* Consigne 1
D'après le texte sur la Freebox « Revolution », depuis quelle année Florian Fainelli est-il développeur chez Freebox ?
* Consigne 2
Pouvez-vous résumer en deux phrases le texte sur la Freebox « Revolution » ?
* Consigne 3
Pourriez-vous poursuivre le texte sur la Freebox « Revolution » à partir de sa dernière phrase ?

En 2006, la Freebox v5 faisait son apparition sur le marché et initiait de nouvelles fonctionnalités pour un boîtier réseau. Le 14 décembre 2010, Xavier Niel a présenté la version 6 de la Freebox : la Freebox « Revolution » (v6). Cinq années ont été mises à profit pour atteindre cette fois-ci encore une solution innovante. Innovante en quoi ? Et surtout comment ? Nous avons rencontré Florian Fainelli, développeur chez Freebox depuis 2009 et ancien élève de Télécom SudParis pour qu’il nous explique les processus mis en jeu avec la sortie de la nouvelle Freebox.
Comment conçoit-on une Freebox « Revolution » ?

* Données fournies

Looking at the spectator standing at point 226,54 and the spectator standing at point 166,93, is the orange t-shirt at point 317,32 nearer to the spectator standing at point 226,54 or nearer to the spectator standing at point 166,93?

* Réponse rédigée 1
Depuis 2009.

* Réponse rédigée 2
Apparue en 2006 avec de nouvelles fonctionnalités pour un boîtier réseau, la Freebox v5 a été suivie de la Freebox « Revolution » (v6), présentée par Xavier Niel le 14 décembre 2010 après cinq années mises à profit pour atteindre une solution innovante. Florian Fainelli, développeur chez Freebox depuis 2009 et ancien élève de Télécom SudParis, a été rencontré pour expliquer les processus mis en jeu avec la sortie de cette nouvelle Freebox.

* Réponse rédigée 3
Le cycle de conception de la Freebox v6, depuis la réflexion sur les fonctionnalités jusqu’à sa mise en fonction chez les clients de Free a duré entre quatre et cinq ans. Fin 2007, un an et demi après la sortie de la Freebox 5, le travail autour de la conception de la prochaine Freebox était déjà à l’œuvre. L’objectif ? Déterminer quelles nouvelles fonctionnalités allaient être intégrées au prochain produit. Il s’agit d’une phase d’étude et d’anticipation des nouveautés technologiques, non seulement pour faire évoluer le produit mais surtout pour garder une longueur d’avance sur le marché des années à venir. Le choix des composants est primordial : leurs performances et leurs capacités doivent permettre de poursuivre la phase de développement de nouvelles fonctionnalités durant les deux années suivant la mise en service de la Freebox.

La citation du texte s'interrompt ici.